### PASSAGE GIVEN:
Cruxes are really important. Lots of useful thinking involves trying to figure out what your cruxes are, or trying to gain information about a particular crux, or checking if the topic that you've been thinking about is a crux. These aren't the only useful kinds of thinking, of course (it's often also useful to try to get the lay of the land, to follow up on something you feel uneasy about, etc., etc.). But they're useful, and underutilized, and having a crystallized concept with a one-syllable label makes it easier to do more of them.

Replies from: Unnamed, Thrasymachus
comment by Unnamed · 2017-10-09T21:23:42.691Z · LW(p) · GW(p)

How are cruxes relevant in disagreements?

One issue is that people often spend a lot of time arguing about things that aren't cruxes for either of them. Two people who disagree about whether to increase the top marignal tax rate might get into a back-and-forth about the extent to the higher rate will lead to rich people hiding their money in offshore banks, when the answer to that question wouldn't shift either of their views. Maybe they're talking about that topic because it seems like a it should be an important consideration (even though it isn't crucial for either of them). Maybe one of them mentioned the topic briefly as part of a longer argument, and said something about it that the other person disagreed with and therefore responded to. Maybe one of them guessed that it was a crux for the other person and therefore chose to bring it up. Whatever the reason, this subtopic is mostly a waste of time and a distraction from a potentially more interesting conversation that they could be having. Focusing on cruxes helps to avoid these sidetracks because each person is frequently checking "is this a crux for me?" and occasionally asking "is that a crux for you?" (or some reduced-jargon alternative, like "So if you imagine one world where raising the top rate would mostly just lead to rich people hiding their money in offshore banks, and another world where that didn't happen, would your view on raising the rate be the same in both of those worlds?").

Focusing on your cruxes also flips around the typical dynamic of a disagreement. Normally, if Alice and Bob disagree about something, then for the most part Alice is trying to change Bob's mind and Bob is trying to change Alice's mind. If Alice is used to thinking about her cruxes, Alice can instead mostly be trying to change Alice's mind. "Raising the top marginal tax rate seems to me like a good idea, but Bob thinks otherwise - maybe there's something I'm missing?" Alice understands Alice's mind a lot better than Bob does, so she has the advantage in looking for what sorts of information might shift her views. Bob is helping her doing it, collaboratively, noticing the places where her thinking seems funny, or where she seems to be missing information, or where her model of the world is different from his, and so on. But this looks very different from Bob taking the lead on changing Alice's views by taking his best guesses, often going mainly on his priors about what things tax-rate-increasers tend to be wrong about.

### MATERIAL PROVIDED:
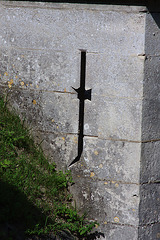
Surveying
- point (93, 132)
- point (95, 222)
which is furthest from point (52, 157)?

### THE REQUEST:
Answer these questions about the passage on cruxes:
1. What does the passage say makes it easier to do more of the useful kinds of thinking it describes?
2. In the tax example, what subtopic might two people argue about even though it is not a crux for either of them?
3. Why does Alice have the advantage in looking for information that might shift her views?

### TASK OUTPUT:
1. Having a crystallized concept with a one-syllable label.
2. How far a higher top rate would lead rich people to hide their money in offshore banks.
3. She understands her own mind a lot better than Bob does.